This table shows the enriched Gene Ontology (GO) terms associated with the top differentially expressed genes and their corresponding P-values. The GO powered by Panther was used to derive these biological processes, molecular functions, and cellular components associated with the top 10 genes. The enriched pathways were found using Broad Institute GSEA tool using a threshold P-value<.01 and a threshold FDR<.02.

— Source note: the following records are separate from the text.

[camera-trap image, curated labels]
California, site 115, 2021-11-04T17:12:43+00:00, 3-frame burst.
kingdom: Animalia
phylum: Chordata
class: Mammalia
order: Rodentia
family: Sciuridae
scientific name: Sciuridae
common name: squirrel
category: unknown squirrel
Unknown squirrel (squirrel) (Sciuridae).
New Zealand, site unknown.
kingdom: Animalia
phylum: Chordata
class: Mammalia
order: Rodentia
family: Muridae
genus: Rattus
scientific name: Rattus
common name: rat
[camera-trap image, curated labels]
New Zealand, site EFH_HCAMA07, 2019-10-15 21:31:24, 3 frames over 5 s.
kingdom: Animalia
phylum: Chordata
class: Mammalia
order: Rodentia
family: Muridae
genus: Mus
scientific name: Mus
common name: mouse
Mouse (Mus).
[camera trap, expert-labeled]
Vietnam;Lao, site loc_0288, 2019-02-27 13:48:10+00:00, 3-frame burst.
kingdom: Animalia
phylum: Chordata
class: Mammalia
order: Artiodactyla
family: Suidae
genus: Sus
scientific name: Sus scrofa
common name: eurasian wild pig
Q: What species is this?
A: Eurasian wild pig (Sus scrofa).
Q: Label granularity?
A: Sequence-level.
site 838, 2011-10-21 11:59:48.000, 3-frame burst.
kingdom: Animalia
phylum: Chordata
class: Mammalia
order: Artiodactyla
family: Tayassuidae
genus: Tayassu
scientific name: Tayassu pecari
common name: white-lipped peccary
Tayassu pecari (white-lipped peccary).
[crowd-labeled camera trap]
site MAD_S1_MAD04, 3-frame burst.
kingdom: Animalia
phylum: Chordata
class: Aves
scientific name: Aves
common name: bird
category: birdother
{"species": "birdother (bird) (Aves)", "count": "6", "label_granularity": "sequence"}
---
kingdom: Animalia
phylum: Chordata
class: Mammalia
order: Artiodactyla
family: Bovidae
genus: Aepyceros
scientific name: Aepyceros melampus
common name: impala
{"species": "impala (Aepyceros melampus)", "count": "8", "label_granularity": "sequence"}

Table 3: GO annotations using the top genes and the enriched pathways.

Enrichment analyses results

The gene ontology analysis was focused on the top ten DEGs as AD biomarker candidates with the most significant differential expression. Gene Ontology database powered by Panther revealed the enriched annotations associated with those genes. The underlying enriched GO terms in biological processes, cellular components and molecular functions were mainly related to neurofilament and postsynaptic cytoskeleton organization and structural constituent of synapses. These GO annotations suggested that the genes are associated with dysfunctional structural brain connectivity in Alzheimer’s disease. Table 3 summarizes the GO terms associated with the top ten genes using a threshold of 0.05 for the Bonferroni corrected P-values. The database for annotation, visualization and integrated discovery clustered the enriched biological themes associated with each gene. All top genes showed that they are mainly expressed in brain tissues. The diseases associated with these genes were shown to be mainly related to neurological and psychological disorders, motor neuron diseases and brain structural connectivity. Gene ontology analysis was also performed on all 602 DEGs and not just the top 10 DEGs. Supplemental Tables 4, 5 and 6 reveal the annotations for biological processes, molecular functions and cellular components respectively. The Gene ontology annotations using all 602 genes gave a more comprehensive list of terms which completely agreed with terms that were found using the top ten genes in table 3. Gene ontology analysis on (HIP+TCx) DEGs did not give any annotations after correction. GO analysis on (HIP+TCx+PCx) DEGs gave few annotations in which “Structural constituent of myelin sheath” was the only annotation in molecular functions that survived after correction and “Neurofilament” was the only annotation in cellular components that survived after correction (Table 3).

Broad institute GSEA was used to reveal the most significant enriched pathways associated with the disease using the Reactome pathways database and using all genes. The pre-ranked genes revealed pathways that were mainly associated with neuronal systems, axon guidance and neurotransmitter release cycle across chemical synapses. The enriched pathway results asserted and agreed with the GO terms and verified that these genes are associated with Alzheimer’s disease. Forty gene sets and forty-nine gene sets were upregulated and downregulated in Alzheimer’s disease respectively with a cutoff P-value of .01 and cutoff FDR of .02. Table 3 shows the top enriched pathways with the resulting enrichment score and gene set size mapped to the 50,281 genes. Cytoscape (3.7.1) was used to visualize the network graphs of the enriched pathways [42]. Supplemental Figure 1 shows the AD upregulated pathways as red nodes and the downregulated pathways as blue nodes. The nodes were clustered separately where there were no connections between the red and the blue nodes. The AD upregulated pathways formed a connected uncomplete graph excluding the axon guidance pathway cluster. Figure 3 shows the top highlighted AD upregulated pathways that are mentioned in table 3 with red edges showing their connections. Neuronal system was the most enriched pathway and it was connected with the transmission across chemical synapses pathway with an edge similarity coefficient of 0.83 since they share 186 genes. The highest similarity coefficient of 0.86 was between the transmission across chemical synapses pathway and neurotransmitter receptor binding and transmission in postsynaptic cell pathway where they share 137 genes. The downregulated pathways in phenotype AD were mainly associated with DNA synthesis, translation and lipoprotein metabolism (Figure 3).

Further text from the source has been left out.